Consider the exponential generating function for a sequence $\mathbf{a}$, given by:
$$\text{EG}_\mathbf{a}(x) = \sum_{n=0}^\infty a_n \frac{x^n}{n!}.$$
In order to find the sequence $\mathbf{a}$ that corresponds with certain specified forms for the generating function, it would be useful to be able to "invert" this expression to a form like this:
$$\frac{x^n}{n!} = \sum_{k \in \mathbb{Z}} b_{n,k} e^{kx} \quad \quad \quad \text{for all }n=0,1,2,....$$
In this latter form we have an infinite matrix $\mathbf{b} = [b_{n,k} ]$ with indices $n =0,1,2,...$ and $k \in \mathbb{Z}$. In this expression, a weighted sum of exponentials gives a single term in the exponential generating function. Taking $c_k \equiv \sum_{n=0}^\infty a_n b_{n,k}$ we can write the generating function $\text{EG}_\mathbf{a}(x) = \sum_{k \in \mathbb{Z}} c_k e^{kx}$, so this form allows us to obtain an alternative expression for the generating function using a weighted sum of exponentials at regular intervals.

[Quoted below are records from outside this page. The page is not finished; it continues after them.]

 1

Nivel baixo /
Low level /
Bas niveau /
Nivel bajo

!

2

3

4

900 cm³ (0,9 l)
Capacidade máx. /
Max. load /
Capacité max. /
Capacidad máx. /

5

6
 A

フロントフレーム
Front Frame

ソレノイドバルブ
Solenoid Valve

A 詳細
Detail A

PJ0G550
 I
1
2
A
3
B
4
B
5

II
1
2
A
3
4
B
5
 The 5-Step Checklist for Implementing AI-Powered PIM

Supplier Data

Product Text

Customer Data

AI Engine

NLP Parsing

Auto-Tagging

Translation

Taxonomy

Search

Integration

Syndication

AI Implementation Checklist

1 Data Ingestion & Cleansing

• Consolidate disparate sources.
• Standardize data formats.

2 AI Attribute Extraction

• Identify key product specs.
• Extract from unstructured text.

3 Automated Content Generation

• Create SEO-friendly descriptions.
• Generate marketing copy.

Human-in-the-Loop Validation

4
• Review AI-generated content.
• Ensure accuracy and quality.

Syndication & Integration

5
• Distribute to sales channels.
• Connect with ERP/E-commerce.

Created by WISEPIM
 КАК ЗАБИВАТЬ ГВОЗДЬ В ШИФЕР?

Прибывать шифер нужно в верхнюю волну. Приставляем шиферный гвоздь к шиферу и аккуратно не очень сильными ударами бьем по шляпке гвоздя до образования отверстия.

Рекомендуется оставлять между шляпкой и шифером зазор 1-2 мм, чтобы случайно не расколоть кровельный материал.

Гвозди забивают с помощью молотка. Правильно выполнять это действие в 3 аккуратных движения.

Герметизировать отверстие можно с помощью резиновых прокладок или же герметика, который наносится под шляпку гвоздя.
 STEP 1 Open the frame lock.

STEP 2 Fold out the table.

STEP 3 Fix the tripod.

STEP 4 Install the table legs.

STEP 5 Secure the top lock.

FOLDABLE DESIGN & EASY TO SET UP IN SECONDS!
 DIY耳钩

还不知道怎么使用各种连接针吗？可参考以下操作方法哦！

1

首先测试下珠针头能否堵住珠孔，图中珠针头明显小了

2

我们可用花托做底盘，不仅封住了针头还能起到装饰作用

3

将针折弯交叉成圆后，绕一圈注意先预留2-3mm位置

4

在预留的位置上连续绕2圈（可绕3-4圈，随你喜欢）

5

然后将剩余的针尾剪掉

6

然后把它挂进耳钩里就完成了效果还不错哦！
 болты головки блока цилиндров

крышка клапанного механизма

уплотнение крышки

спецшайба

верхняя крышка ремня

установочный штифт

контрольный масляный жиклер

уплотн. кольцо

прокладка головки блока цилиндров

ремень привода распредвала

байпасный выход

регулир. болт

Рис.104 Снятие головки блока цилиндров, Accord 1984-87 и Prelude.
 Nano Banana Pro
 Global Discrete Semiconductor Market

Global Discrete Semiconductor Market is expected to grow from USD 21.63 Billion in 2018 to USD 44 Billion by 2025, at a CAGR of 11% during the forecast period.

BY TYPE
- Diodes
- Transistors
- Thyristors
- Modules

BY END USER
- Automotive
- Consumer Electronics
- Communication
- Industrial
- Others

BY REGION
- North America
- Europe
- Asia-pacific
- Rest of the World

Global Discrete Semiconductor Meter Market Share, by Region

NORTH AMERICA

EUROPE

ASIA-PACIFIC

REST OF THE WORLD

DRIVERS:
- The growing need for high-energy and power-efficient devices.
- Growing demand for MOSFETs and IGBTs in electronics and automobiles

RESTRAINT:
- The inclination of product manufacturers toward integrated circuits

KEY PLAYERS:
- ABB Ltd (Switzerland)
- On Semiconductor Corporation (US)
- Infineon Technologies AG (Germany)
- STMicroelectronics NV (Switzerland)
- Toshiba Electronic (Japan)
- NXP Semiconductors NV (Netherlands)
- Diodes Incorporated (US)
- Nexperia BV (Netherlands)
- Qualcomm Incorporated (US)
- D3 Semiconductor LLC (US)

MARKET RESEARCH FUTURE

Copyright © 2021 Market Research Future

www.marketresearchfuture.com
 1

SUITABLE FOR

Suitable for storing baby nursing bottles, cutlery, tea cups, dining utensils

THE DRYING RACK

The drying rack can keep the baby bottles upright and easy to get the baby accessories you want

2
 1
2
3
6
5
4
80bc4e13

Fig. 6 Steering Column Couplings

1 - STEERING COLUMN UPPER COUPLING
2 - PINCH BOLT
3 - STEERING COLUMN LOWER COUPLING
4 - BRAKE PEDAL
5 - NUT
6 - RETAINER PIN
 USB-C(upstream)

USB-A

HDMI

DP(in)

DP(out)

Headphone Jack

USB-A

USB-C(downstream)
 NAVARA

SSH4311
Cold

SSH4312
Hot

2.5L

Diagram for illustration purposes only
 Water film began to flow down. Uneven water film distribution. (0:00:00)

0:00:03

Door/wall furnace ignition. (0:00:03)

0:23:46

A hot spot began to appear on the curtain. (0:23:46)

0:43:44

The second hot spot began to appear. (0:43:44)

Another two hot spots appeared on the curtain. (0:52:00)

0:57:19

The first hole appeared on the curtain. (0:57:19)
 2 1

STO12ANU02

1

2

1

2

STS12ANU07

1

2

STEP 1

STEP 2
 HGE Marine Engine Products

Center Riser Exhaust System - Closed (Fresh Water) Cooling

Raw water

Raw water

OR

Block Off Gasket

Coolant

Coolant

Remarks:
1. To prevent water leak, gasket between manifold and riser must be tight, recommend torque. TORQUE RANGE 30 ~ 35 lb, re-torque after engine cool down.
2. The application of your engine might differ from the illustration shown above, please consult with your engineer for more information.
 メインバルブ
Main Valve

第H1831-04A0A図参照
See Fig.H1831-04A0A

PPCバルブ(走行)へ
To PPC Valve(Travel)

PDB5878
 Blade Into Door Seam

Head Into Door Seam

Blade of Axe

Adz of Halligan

My question: Is there any $\mathbf{b}$ that solves with set of equations? If so, how do we find it? (If there is a solution in only some cases, what cases are those?)
My working so far: Suppose we can find a matrix $\mathbf{b}$ which satisfies:
$$\sum_{k \in \mathbb{Z}}^\infty b_{n,k} k^r = \mathbb{I}(r=n) \quad \quad \quad \text{for all } r,n =0,1,2,....$$
Then we have:
$$\begin{equation} \begin{aligned} \sum_{k \in \mathbb{Z}}^\infty b_{n,k} e^{kx} &= \sum_{k \in \mathbb{Z}}^\infty b_{n,k} \sum_{r=0}^\infty \frac{(kx)^r}{r!} \\[6pt] &= \sum_{r=0}^\infty \frac{x^r}{r!} \sum_{k \in \mathbb{Z}}^\infty b_{n,k} k^r \\[6pt] &= \sum_{r=0}^\infty \frac{x^r}{r!} \cdot \mathbb{I}(r=n) \\[6pt] &= \frac{x^n}{n!}, \\[6pt] \end{aligned} \end{equation}$$
which gives the desired form. This means that the desired form can be obtained by solving a series of equations involving sums of powers. I'm not sure if this constitutes "progress" since this set of equations seems just as difficult to solve as the initial problem.
This is not an answer.
Suppose that we have a limited summation $$y=\sum_{i=0}^n a_i \frac {x^i}{i!}$$ that we could consider as a truncated Taylor series $$y=\sum_{i=0}^n a_i \frac {x^i}{i!}+O(x^{n+1})$$ Using series reversion, we could write $$x=\sum_{i=1}^n b_i t^i+O(t^{n+1})\qquad \text{where}\qquad t=\frac{y-a_0}{a_1}$$ and then use the binomial expansion to $$\frac{x^p}{p!}=\frac{1}{p!}\left(\sum_{i=1}^n b_i t^i+O(t^{n+1}) \right)^p$$ in which, later, we should to re-expand the powers of $t$ in terms of $y$ to finally obtain $$\frac{x^p}{p!}=\sum_{i=0}^n c_i y^i+O(y^{n+1})$$
Trying to do it with $y=e^x$ and $n=6$, we should obtain $$\frac {x^1}{1!}=-\frac{49}{20}+6 y-\frac{15 y^2}{2}+\frac{20 y^3}{3}-\frac{15 y^4}{4}+\frac{6 y^5}{5}-\frac{y^6}{6}+O\left(y^7\right)$$ $$\frac {x^2}{2!}=\frac{469}{180}-\frac{223 y}{20}+\frac{879 y^2}{40}-\frac{949 y^3}{36}+\frac{41 y^4}{2}-\frac{201 y^5}{20}+\frac{1019 y^6}{360}+O\left(y^7\right)$$ $$\frac {x^3}{3!}=-\frac{267}{160}+\frac{349 y}{36}-\frac{18353 y^2}{720}+\frac{797 y^3}{20}-\frac{1457 y^4}{36}+\frac{4891 y^5}{180}-\frac{187 y^6}{16}+O\left(y^7\right)$$ $$\frac {x^4}{4!}=\frac{95}{128}-\frac{7667 y}{1440}+\frac{24901 y^2}{1440}-\frac{4013 y^3}{120}+\frac{122249 y^4}{2880}-\frac{5273 y^5}{144}+\frac{10279 y^6}{480}+O\left(y^7\right)$$ $$\frac {x^5}{5!}=-\frac{8591}{34560}+\frac{6041 y}{2880}-\frac{92771 y^2}{11520}+\frac{13349 y^3}{720}-\frac{163313 y^4}{5760}+\frac{43319 y^5}{1440}-\frac{129067 y^6}{5760}+O\left(y^7\right)$$
May be, this could give you some ideas (I hope and wish).